Exercise description: Rescale the records starting with the line that contains "What physical distance" and going on through the line that contains "1219 centimetres", both included. Reproduce every one of those lines, but multiply each distance value in the answers by 1.05 and round it to its original number of decimal places, rounding halves up.

Given data:
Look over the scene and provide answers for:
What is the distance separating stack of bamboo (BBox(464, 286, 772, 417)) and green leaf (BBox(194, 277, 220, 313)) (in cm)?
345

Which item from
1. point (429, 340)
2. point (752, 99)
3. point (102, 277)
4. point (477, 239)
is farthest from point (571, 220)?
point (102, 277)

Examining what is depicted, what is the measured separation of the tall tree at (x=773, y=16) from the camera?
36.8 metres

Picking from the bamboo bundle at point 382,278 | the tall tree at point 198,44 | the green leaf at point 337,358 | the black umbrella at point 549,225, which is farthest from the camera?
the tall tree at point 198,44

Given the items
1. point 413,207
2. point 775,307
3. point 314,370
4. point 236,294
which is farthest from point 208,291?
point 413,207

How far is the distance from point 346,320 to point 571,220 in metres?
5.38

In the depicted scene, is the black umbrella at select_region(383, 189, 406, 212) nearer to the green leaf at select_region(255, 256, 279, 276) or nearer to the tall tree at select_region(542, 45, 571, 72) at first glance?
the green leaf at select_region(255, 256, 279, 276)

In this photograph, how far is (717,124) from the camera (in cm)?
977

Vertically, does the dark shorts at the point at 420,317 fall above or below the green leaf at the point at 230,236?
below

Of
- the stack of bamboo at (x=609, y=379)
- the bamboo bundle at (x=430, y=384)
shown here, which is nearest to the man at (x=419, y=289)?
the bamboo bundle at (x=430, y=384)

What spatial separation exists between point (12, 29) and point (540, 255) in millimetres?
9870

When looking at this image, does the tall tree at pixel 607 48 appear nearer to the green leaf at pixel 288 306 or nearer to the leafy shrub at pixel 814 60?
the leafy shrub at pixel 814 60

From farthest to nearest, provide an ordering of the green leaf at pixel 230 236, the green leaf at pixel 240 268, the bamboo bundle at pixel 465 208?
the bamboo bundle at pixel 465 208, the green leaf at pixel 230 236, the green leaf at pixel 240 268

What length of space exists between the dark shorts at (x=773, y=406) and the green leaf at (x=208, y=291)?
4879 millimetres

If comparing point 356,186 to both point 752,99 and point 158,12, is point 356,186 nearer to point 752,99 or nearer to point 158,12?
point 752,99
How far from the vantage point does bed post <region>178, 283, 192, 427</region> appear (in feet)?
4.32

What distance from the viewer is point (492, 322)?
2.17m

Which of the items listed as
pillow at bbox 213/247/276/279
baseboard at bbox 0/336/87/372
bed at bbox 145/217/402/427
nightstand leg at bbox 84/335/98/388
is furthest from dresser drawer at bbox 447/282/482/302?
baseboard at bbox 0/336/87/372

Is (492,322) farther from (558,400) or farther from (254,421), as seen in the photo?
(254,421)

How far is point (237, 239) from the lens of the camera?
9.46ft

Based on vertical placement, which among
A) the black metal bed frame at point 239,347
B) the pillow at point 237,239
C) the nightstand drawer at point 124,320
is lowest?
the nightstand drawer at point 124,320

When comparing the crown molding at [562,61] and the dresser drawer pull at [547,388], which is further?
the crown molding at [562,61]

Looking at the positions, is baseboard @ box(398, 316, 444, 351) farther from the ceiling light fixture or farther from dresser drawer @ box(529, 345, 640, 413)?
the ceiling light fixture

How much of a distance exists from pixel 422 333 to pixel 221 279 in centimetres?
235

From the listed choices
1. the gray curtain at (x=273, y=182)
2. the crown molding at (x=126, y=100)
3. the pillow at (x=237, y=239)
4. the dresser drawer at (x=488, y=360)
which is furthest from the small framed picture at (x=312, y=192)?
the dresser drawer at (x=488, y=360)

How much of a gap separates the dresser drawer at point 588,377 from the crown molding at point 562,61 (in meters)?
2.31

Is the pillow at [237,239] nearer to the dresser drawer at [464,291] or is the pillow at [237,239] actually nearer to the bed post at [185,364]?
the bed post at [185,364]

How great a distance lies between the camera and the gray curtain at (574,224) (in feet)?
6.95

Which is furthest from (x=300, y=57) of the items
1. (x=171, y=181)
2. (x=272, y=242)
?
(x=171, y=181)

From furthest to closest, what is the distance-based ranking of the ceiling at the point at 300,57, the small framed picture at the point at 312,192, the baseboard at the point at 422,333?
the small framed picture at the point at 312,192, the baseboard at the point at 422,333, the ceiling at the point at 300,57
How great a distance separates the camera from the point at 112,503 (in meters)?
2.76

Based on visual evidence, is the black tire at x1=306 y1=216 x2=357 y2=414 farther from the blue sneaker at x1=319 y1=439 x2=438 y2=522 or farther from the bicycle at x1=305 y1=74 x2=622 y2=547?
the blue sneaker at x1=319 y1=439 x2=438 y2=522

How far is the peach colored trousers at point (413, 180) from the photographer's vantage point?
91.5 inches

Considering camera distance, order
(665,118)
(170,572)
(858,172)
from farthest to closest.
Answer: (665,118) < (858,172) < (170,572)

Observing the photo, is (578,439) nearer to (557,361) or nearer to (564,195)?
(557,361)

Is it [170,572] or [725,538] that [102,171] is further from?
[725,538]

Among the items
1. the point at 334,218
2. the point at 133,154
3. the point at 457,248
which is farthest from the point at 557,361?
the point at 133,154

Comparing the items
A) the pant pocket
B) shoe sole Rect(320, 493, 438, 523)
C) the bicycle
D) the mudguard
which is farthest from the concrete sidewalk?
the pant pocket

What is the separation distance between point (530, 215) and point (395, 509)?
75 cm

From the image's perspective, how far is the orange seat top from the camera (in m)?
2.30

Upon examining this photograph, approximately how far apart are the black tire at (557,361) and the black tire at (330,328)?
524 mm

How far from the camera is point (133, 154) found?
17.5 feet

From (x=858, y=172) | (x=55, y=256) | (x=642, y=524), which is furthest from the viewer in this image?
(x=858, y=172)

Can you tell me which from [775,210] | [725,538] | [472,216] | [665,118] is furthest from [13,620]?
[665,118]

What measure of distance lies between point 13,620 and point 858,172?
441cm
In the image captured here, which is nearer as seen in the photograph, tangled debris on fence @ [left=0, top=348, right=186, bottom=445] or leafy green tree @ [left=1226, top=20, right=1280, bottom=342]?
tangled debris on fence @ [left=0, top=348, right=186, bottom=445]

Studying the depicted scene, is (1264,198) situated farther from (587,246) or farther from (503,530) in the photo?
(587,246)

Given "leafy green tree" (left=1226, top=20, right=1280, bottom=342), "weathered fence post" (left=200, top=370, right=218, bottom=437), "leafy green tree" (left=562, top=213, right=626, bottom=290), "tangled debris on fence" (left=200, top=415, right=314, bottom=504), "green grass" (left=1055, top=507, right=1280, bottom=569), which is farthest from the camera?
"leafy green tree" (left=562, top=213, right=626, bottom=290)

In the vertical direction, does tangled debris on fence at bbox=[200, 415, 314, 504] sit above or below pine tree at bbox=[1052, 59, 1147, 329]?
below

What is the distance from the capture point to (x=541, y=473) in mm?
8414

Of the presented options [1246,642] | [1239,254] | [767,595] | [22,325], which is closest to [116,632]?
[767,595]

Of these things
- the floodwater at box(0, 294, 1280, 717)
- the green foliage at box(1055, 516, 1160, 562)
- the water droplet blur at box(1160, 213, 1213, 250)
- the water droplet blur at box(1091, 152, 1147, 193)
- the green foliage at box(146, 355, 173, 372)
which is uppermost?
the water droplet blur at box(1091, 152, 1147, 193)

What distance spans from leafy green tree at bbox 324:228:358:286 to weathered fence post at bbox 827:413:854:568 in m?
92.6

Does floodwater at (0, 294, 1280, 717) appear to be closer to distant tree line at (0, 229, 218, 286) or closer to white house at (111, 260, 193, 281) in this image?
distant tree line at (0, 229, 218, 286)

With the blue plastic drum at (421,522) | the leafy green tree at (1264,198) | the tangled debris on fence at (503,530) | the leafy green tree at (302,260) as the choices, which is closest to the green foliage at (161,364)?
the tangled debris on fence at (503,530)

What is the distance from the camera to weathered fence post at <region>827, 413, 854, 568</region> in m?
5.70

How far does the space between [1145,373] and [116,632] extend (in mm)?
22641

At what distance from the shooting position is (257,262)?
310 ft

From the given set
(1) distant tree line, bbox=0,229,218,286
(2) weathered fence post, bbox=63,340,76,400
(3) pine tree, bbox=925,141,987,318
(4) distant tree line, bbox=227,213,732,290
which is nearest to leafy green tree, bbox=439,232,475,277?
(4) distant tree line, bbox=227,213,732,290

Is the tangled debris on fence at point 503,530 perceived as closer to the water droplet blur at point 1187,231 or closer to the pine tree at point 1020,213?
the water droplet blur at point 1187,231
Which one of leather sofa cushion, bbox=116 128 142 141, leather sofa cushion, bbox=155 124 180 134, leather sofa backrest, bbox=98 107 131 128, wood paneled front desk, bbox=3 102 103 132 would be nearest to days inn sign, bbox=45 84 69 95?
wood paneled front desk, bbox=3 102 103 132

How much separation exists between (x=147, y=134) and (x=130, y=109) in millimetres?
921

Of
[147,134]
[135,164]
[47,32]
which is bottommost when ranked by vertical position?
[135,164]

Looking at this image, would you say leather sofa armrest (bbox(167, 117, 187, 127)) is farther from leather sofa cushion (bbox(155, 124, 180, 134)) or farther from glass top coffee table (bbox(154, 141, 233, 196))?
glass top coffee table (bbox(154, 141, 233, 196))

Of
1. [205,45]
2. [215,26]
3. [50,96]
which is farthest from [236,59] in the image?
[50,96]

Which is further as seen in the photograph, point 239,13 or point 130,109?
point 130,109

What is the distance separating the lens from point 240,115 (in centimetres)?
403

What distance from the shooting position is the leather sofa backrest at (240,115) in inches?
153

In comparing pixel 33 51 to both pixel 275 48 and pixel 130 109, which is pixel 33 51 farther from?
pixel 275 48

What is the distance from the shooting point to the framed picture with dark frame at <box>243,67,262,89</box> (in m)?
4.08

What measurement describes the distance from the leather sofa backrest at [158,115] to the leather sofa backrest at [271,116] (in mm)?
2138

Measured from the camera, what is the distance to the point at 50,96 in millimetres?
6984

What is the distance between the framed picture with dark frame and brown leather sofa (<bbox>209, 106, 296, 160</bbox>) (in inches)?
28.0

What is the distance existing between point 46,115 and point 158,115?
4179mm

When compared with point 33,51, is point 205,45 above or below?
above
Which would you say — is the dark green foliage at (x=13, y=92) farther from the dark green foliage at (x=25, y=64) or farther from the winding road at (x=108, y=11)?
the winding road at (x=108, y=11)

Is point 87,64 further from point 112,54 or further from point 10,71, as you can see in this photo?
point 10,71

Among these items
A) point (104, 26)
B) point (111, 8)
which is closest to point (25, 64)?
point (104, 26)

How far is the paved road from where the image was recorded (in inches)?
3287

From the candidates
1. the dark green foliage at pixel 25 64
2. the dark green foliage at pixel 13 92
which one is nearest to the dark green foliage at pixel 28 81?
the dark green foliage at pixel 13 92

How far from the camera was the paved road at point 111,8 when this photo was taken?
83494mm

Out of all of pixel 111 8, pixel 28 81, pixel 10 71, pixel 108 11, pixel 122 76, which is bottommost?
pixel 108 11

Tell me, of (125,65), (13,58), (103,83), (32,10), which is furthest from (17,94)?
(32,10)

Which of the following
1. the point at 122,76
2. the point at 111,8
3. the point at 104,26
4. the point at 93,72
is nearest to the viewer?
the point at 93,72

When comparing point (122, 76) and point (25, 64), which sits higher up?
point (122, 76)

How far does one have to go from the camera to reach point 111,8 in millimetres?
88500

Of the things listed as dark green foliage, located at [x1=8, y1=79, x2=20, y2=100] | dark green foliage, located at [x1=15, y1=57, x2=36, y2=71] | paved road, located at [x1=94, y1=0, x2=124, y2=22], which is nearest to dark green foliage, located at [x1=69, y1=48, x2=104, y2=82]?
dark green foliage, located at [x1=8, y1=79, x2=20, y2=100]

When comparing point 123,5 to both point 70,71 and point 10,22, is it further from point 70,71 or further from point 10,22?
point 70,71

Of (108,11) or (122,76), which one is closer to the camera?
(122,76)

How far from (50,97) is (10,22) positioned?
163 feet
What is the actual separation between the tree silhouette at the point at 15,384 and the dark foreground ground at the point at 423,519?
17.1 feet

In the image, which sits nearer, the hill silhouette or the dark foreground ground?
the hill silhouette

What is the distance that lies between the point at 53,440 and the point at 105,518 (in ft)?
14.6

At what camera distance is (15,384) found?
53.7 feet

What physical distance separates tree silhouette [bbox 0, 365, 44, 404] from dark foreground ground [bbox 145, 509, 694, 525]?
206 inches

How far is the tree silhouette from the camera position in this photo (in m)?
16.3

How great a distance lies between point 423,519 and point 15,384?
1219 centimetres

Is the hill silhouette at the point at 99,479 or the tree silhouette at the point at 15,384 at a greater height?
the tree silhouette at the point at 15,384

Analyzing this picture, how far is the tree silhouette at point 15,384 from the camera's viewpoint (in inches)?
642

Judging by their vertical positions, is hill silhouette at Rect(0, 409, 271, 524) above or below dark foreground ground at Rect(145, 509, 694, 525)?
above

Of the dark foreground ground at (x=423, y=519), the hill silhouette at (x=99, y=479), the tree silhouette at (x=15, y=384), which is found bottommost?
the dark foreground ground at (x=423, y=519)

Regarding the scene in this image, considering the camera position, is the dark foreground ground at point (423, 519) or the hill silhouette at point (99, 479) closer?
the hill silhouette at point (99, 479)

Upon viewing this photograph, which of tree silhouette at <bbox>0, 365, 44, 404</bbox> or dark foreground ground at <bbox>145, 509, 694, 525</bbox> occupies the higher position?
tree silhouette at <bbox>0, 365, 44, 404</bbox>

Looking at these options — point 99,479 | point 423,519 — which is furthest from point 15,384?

Exercise answer:
What physical distance separates tree silhouette [bbox 0, 365, 44, 404] from dark foreground ground [bbox 145, 509, 694, 525]?
216 inches

How far is the tree silhouette from the camera position in this photo (in m)?
17.1

How great a distance lies between point 423,519 and point 15,384?
1280 centimetres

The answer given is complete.